- Directed by: Gregory Dark (as Gregory Hippolyte)
- Screenplay by: Russell Lavalle
- Produced by: Andrew W. Garroni
- Starring: Martin Hewitt Marie Leroux Amy Rochelle Sara Suzanne Brown Holly Spencer Jennifer Peace
- Music by: Ashley Irwin
- Production company: Axis Films International
- Distributed by: VMI Worldwide (international); Notorious Pictures (Italy);
- Release dates: August 27, 1993 (United Kingdom); September 1, 1993 (United States); (video premiere)
- Running time: 85 minutes
- Country: United States
- Language: English

= Secret Games 2: The Escort =

1993 film by Gregory Dark

Secret Games 2: The Escort is a 1993 American erotic thriller film directed by Gregory Dark and starring Martin Hewitt, Amy Rochelle, and Sara Suzanne Brown.
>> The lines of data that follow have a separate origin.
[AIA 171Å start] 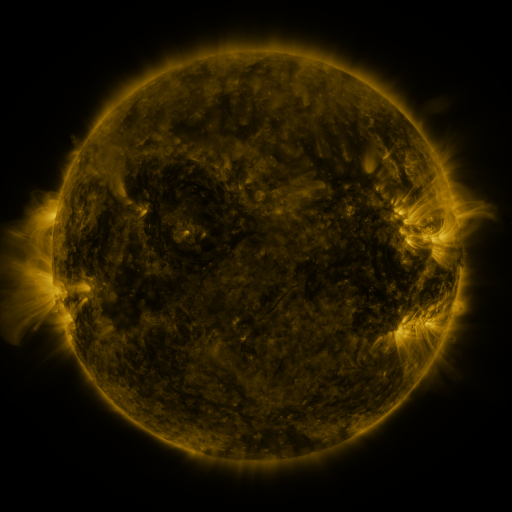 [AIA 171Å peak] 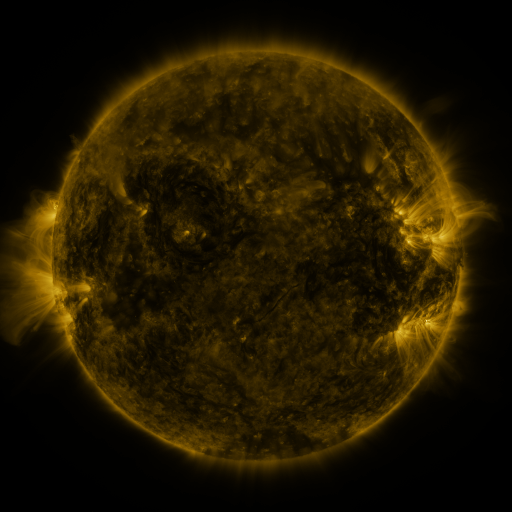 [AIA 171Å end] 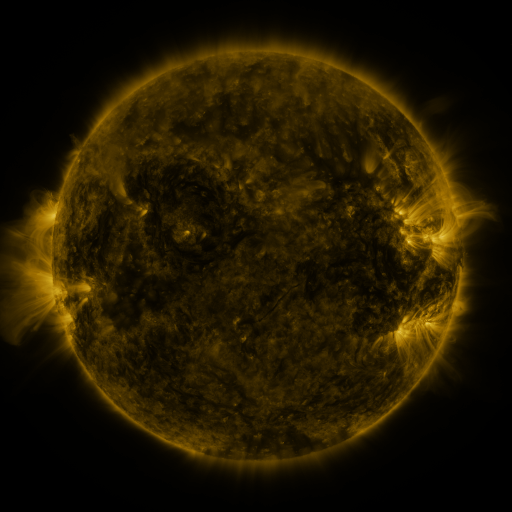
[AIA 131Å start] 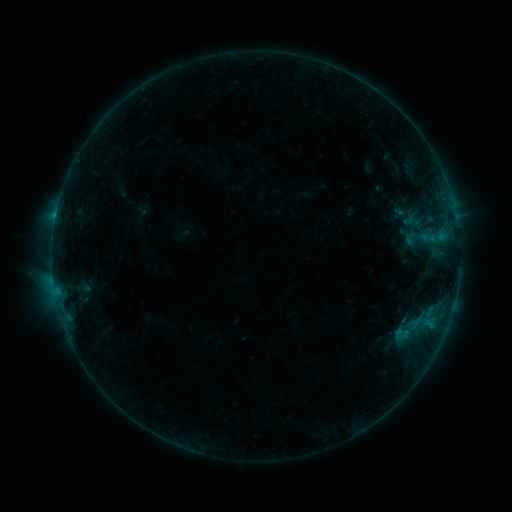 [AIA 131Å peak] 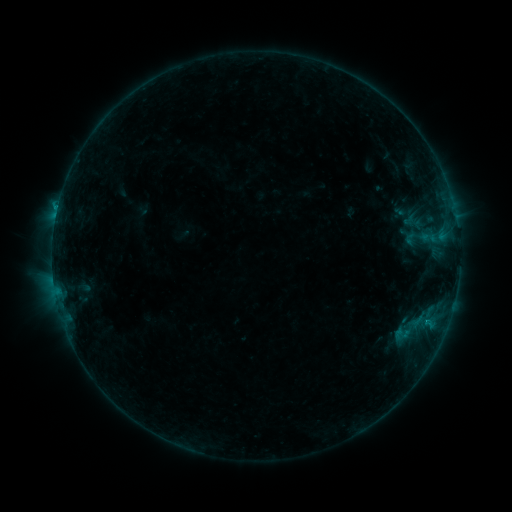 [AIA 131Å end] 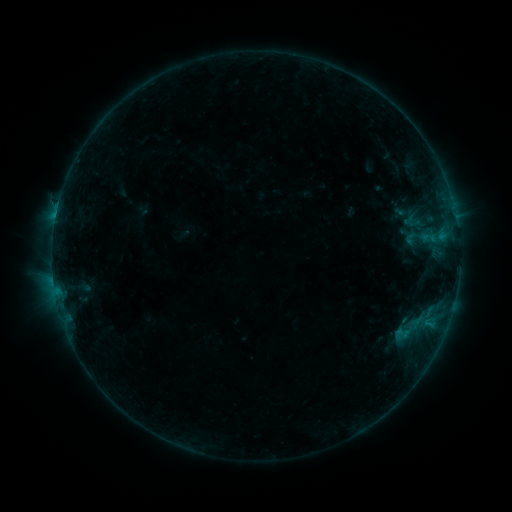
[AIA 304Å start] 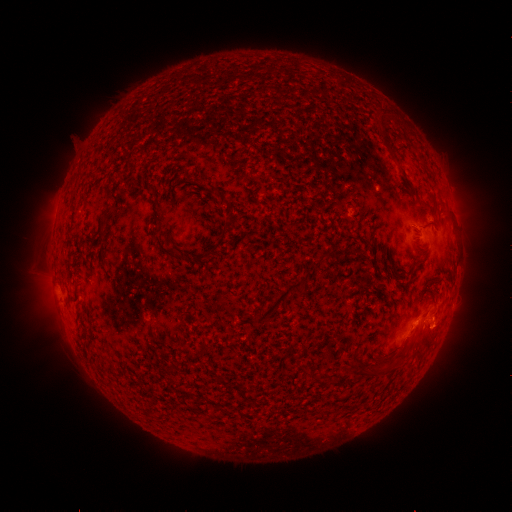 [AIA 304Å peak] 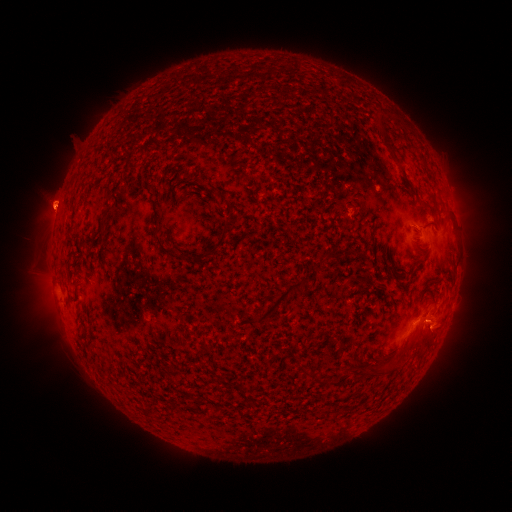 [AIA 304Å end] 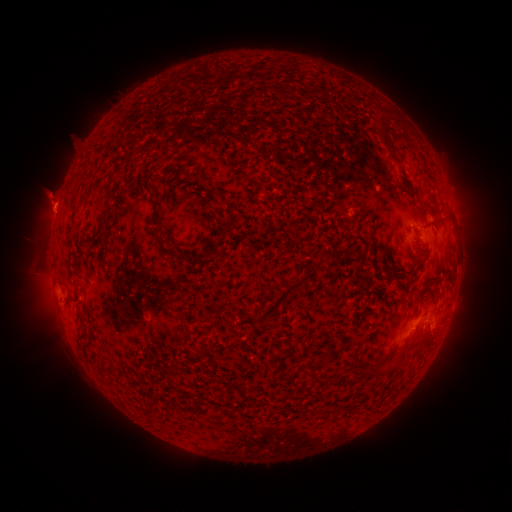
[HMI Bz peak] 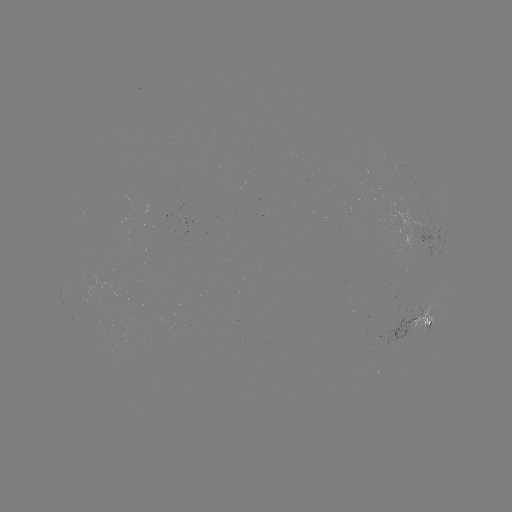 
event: eruption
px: (54, 204)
The film is a standalone sequel to Secret Games (1992), and is the second installment in the Secret Games film series, although it has no plot relation with the previous film.

==Plot==
A married artist enters the world of intrigue and sexual exploration with a prostitute.

==Cast==
- Martin Hewitt as Kyle Lake
- Marie Leroux as Heather Lake
- Amy Rochelle as Stacey
- Sara Suzanne Brown as Irene
- Holly Spencer as Lisa
- Jennifer Peace as Darci
- Thomas Milan as Hector
- Sherry Patterson as Lawyer
- Gregg Christie as Policeman
- Bill Williams as Policeman
- Mark Paladini as Bill

==Release==
The film was released in Germany as Secret Games: Verbotene Reize ("Secret Games: Forbidden Charms").

Currently, this film, along with the first and third one, are distributed by VMI Worldwide in select territories, even though it was produced by Axis Films International.

== Sequel ==

A sequel titled Secret Games 3 was released in 1994.